▶ **Work to be completed**: Continue the passage on sorting in the Standard C++ library, picking up right after its final sentence.

[Given passage Boundary: Start]

The Standard C++ library includes generic algorithms for manipulating heaps directly, so, instead of using **partial_sort**, another way to sort a range is by writing:

make_heap(first, last); sort_heap(first, last);

This looks different from

partial_sort(first, last, last);

but it really isn't. In both cases, you're using heap sort; the two forms should have exactly the same speed.

Finally, there's one last "generic" sorting algorithm, inherited from C: **qsort**. I put "generic" in quotes because **qsort** really isn't as generic as **sort**, **stable_sort**, or **partial_sort**. You can't use it to sort objects that have constructors, virtual functions, base classes, or private member variables. C doesn't know about those features; **qsort** assumes it can copy objects bit for bit, which only works with the very simplest of classes. It's also hard to use **qsort** in templates, since you have to pass it a comparison function that takes arguments of type **void***, but that internally knows the exact types of the objects to be sorted.

The C Standard gives no performance guarantees for **qsort**. In cases where **qsort** can be used, however, it usually turns out to be much slower than **sort**. (Largely for the simple reason that **sort**'s interface was designed so that the comparison function could be inlined, and **qsort**'s interface was not.) Except in legacy code, you should avoid **qsort**; **sort** has a simpler and safer interface, it's less restrictive, and it's faster.

### Sorting with Special Containers

I started by discussing generic algorithms, because the basic principle of the Standard C++ library is to decouple things that don't have to be coupled. Algorithms are separate from containers. There's nothing about sorting in the container requirements; you sort a vector by using an algorithm that's separate from **std::vector**:

sort(v.begin(), v.end());

Nevertheless, any complete discussion of sorting in C++ must include containers. Containers in general provide no sorting methods, but some special containers do.

[Given passage Boundary: End]
[Stored data Boundary: Start]

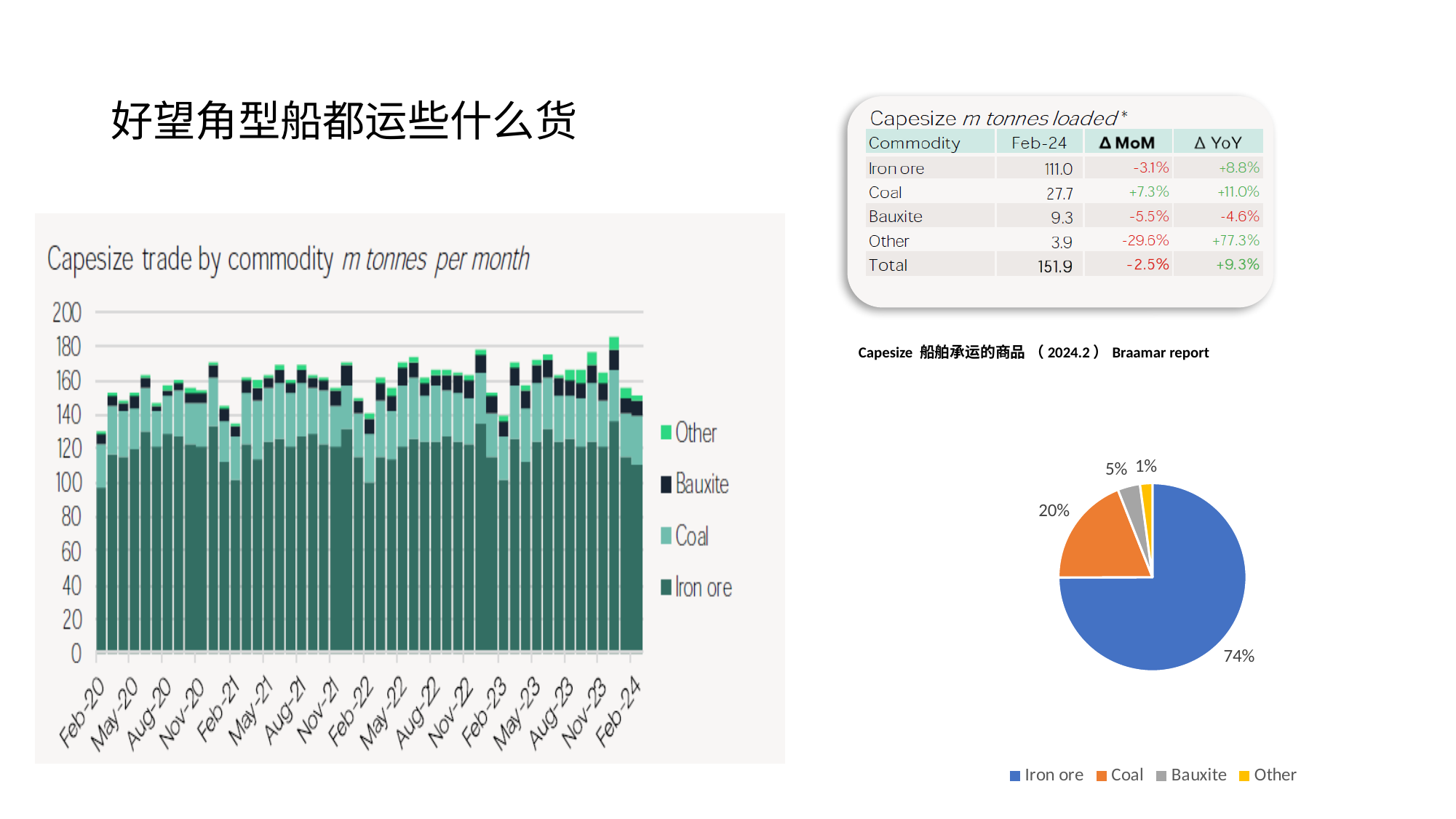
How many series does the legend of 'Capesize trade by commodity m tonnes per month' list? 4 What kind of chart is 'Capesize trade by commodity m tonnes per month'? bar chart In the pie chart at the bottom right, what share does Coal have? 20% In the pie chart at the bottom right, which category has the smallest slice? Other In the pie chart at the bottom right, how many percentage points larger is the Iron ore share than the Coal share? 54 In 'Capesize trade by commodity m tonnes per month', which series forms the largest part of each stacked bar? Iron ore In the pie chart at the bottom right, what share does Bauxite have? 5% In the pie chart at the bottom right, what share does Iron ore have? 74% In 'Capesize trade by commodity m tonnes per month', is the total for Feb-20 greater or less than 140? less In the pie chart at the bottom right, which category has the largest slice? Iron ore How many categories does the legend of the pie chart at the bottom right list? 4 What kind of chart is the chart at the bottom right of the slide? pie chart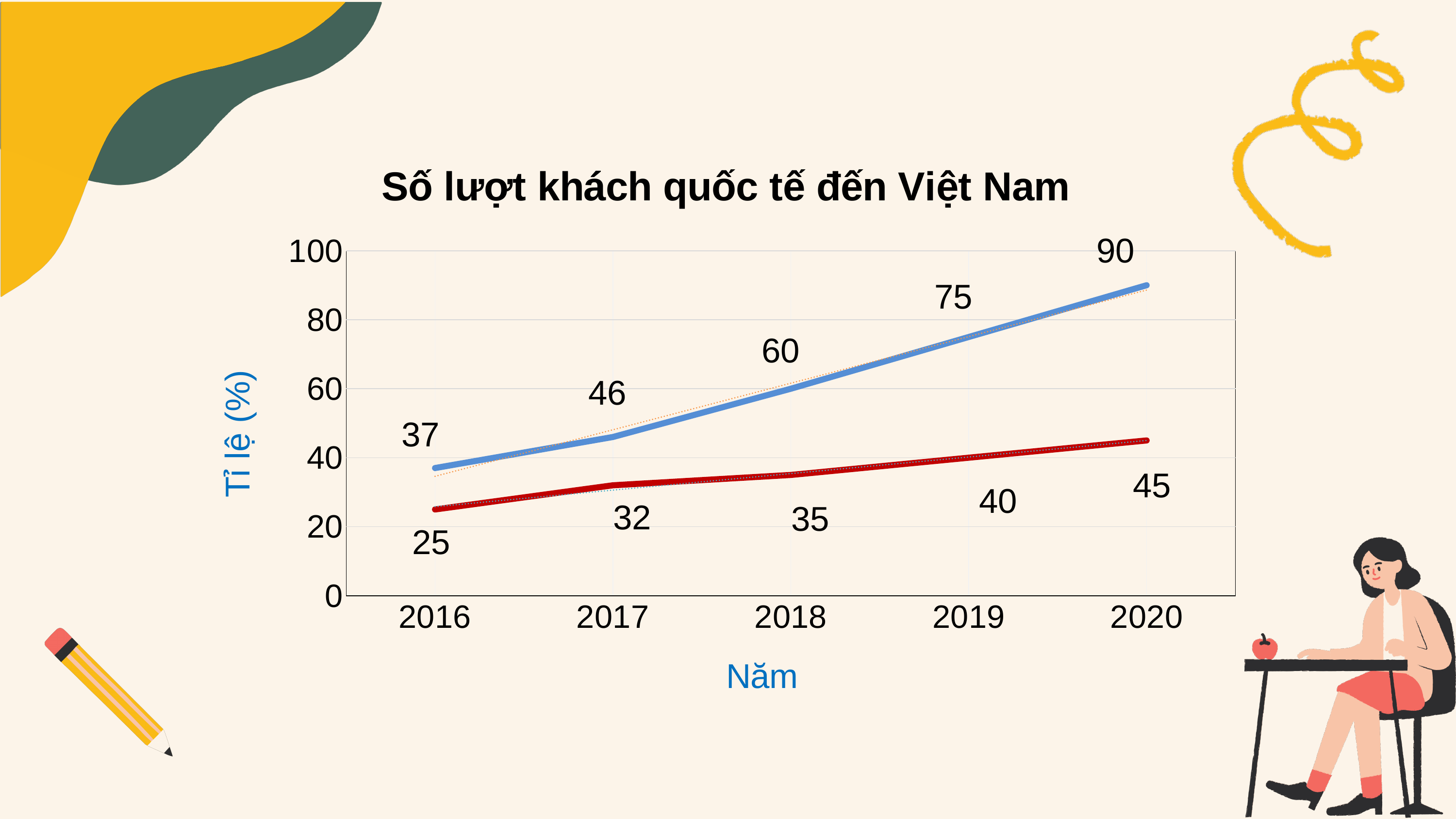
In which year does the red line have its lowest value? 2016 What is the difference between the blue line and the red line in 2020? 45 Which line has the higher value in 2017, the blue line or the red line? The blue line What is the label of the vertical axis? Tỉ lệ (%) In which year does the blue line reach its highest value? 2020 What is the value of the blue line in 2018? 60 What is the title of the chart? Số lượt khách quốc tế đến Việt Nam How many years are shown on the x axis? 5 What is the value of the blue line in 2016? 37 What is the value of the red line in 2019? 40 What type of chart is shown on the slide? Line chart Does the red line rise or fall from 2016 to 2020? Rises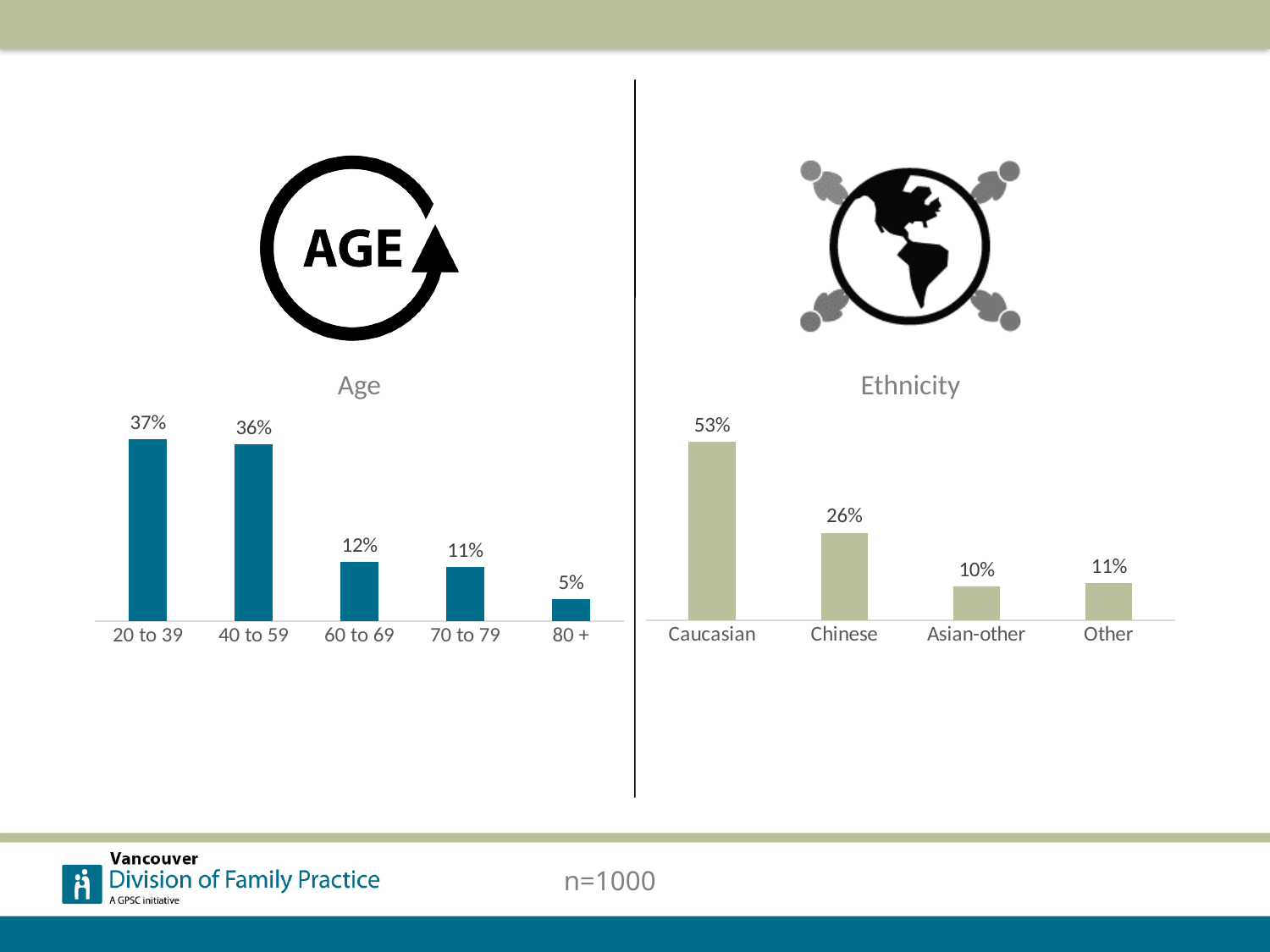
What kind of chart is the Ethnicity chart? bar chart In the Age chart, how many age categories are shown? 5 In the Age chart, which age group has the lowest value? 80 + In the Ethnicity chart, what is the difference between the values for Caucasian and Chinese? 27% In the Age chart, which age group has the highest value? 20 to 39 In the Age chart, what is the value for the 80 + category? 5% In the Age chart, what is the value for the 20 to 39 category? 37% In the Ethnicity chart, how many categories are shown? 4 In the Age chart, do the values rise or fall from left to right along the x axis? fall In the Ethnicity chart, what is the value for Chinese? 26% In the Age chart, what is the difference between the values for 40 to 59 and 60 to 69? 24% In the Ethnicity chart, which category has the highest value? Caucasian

[Stored data Boundary: End]

▶ **Task result**:
You can't sort a vector by writing **v.sort()**, since **std::vector** has no such member function, but you can sort a list by writing **l.sort()**. As usual, you can also explicitly provide a different comparison function: if **l** is a list of **int**s, then **l.sort(greater<int>())** will sort it in descending order.

In fact, **list::sort** is the only easy way to sort a list: **std::list** only provides Bidirectional Iterators, but the standalone sorting algorithms, **sort**, **stable_sort**, and **partial_sort**, require the more powerful Random Access Iterators [3]. The special member function **list::sort **doesn't use iterators, but instead** **exploits the fact that lists are implemented in terms of linked nodes. It uses a variation of merge sort that works by linking and unlinking nodes, rather than by copying list elements.

Finally, sorting a **set** (or a **multiset**, if you need to have duplicate elements) is easiest of all: it starts out sorted! You can't write **sort(s.begin(), s.end())**, but you also never need to. A fundamental property of a **set** is that its elements are arranged in order. Whenever you insert a new element, it automatically gets put in the appropriate place to maintain the ordering. Internally, **set** uses a data structure (usually some kind of balanced tree) that enables fast (*O(*log* N)*) lookup and fast insertion.

### Timing Tests

Where does this leave us? I've made some assertions about timing, and we can make some more intuitive observations: that inserting elements into a **set** should be slower than sorting a **vector**, for example, because **set** is a complicated data structure that uses dynamic memory allocation, or that sorting a **list** should be roughly as fast as using **stable_sort**, because both are versions of merge sort. However, intuition is no substitute for timing tests. Measurements are difficult (exactly what do you measure, and how?), but they are essential.

Listing 1 is a program that constructs a **vector<double>**,
puts it in random order, and then successively sorts it using each of the methods
we've discussed (except for **qsort**). We deliberately use call-by-value
when passing the vector to each timing test: we don't want any of the tests
to see a vector that has already been sorted!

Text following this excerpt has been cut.